The most remarkable thing about The Bastard Executioner is that a drama about Welsh guerrilla warfare of the 14th century—surely you remember Llywelyn ap Gruffudd ap Rhys, Payn de Turberville of Coity, and the sack of Dinefwr Castle—is not the most insanely uncommercial show ever to appear on the rambunctious FX cable network. That would surely be Starved, a 2005 sitcom about eating disorders—you read that correctly—in which bulimia wisecracks vied with enema slapstick for the laughs. At least for seven episodes, after which there were too many peasants with torches and pitchforks clambering up the Fox Corp. walls to continue.
I don't think The Bastard Executioner will expire in seven episodes.

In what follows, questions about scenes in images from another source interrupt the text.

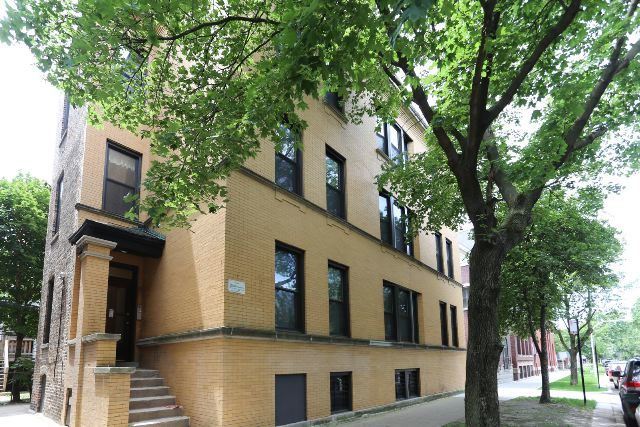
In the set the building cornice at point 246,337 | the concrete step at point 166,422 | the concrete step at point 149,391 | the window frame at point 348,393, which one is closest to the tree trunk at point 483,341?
the building cornice at point 246,337

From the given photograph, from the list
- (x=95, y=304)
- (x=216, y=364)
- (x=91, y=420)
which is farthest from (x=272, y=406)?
(x=95, y=304)

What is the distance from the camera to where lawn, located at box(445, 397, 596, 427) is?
11828 millimetres

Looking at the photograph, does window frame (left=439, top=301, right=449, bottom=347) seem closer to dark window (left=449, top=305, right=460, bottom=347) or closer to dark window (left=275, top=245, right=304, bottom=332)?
dark window (left=449, top=305, right=460, bottom=347)

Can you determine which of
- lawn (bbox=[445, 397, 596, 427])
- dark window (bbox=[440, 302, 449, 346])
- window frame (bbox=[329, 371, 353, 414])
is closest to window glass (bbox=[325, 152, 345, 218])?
window frame (bbox=[329, 371, 353, 414])

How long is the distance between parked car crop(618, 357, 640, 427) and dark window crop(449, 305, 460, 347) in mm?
9499

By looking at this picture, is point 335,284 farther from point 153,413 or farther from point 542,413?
point 542,413

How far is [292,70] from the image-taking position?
20.2ft

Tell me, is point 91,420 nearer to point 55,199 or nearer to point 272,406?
point 272,406

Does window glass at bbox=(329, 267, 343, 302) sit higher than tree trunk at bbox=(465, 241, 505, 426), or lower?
higher

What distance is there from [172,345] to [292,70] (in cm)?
684

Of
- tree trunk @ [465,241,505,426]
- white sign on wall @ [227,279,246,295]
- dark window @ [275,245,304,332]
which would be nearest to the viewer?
tree trunk @ [465,241,505,426]

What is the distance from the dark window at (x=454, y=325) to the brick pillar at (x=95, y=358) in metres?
16.8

But with obscure subject matter, enough characters to populate a Dostoyevsky novel and more slithering entrails than a Cajun chitlin' cook-off, it has a bumpy road ahead.
Created by Kurt Sutter, the man behind all-time FX ratings champ Sons of Anarchy, The Bastard Executioner follows Wilkin Brattle, a British knight who buries his sword for life as a Welsh farmer after a religious vision.
But as time passes, he bridles under the heavy taxation and ruthless misrule of the feudal overlord for whom he once fought. Reluctantly—"I serve God and family, not cause or crown," he insists—Brattle joins a rebel ambush of the royal tax collector and his men, with disastrous results that force him to assume yet another false identity: that of a journeyman executioner, in the service of the same crown he just attacked.
Calling The Bastard Executioner a Game of Thrones rip-off would be much too harsh. But the similarities are there: The conniving royals. The pervasive violence—"battle" in The Bastard Executioner is a euphemism for "massacre," with disemboweled corpses and slit throats scattered around like confetti at Freddie Krueger's birthday party. The relentless fascination with the crudity of medieval life. (Lyndon Johnson was apparently not the first vulgarian despot to issue orders to his staff between defecational grunts.) And the usual assortment of amusing gothic eccentrics: witches, deaf-mutes and shepherds too friendly by half with their wooly wards. There's even a dragon. Or maybe it was just a winged demon; my medieval zoology isn't the strongest.
But if television can support 7,000 lawyer and zombie shows—those are separate genres, by the way—it can probably handle two sword-and-sorcery epics. The Bastard Executioner's problem isn't plagiarism but perplexity. It's a complicated story (Brattle inhabits three separate identities in the two-hour debut episode alone) with a bunch of subplots (have I mentioned the mystery murderer? or the angel with a secret agenda?) told in murky accents (the show is shot on a lavishly slummy Welsh set and most of the cast is drawn from the British stage).
And then there's the matter of all those characters, with matching scruffy beards and impenetrable Welsh names. (Don't get me started on Gruffudd y Blaidd, the leader of the Byth Encil.) A considerable amount of the premiere is spent getting to know characters who—spoiler alert—don't survive the first two hours.
Sutter in the past has proven a masterful story teller, so it's possible The Bastard Executioner's opacity is simply a matter of trying to cram too much into a pilot episode, a not uncommon problem in television.
Indeed, the final quarter-hour or so is the strongest part of the premiere, with the backstory established and the focus finally fallling on what promises to be the real point of the show, Brattle's double-agent existence within the castle walls. "You have a fate that you must learn to hold," says the angel who appears in Brattle's vision. The challenge will be sticking with The Bastard Executioner long enough to find out what it is.
The Bastard Executioner. FX. Tuesday, September 15, 10 p.m. EDT.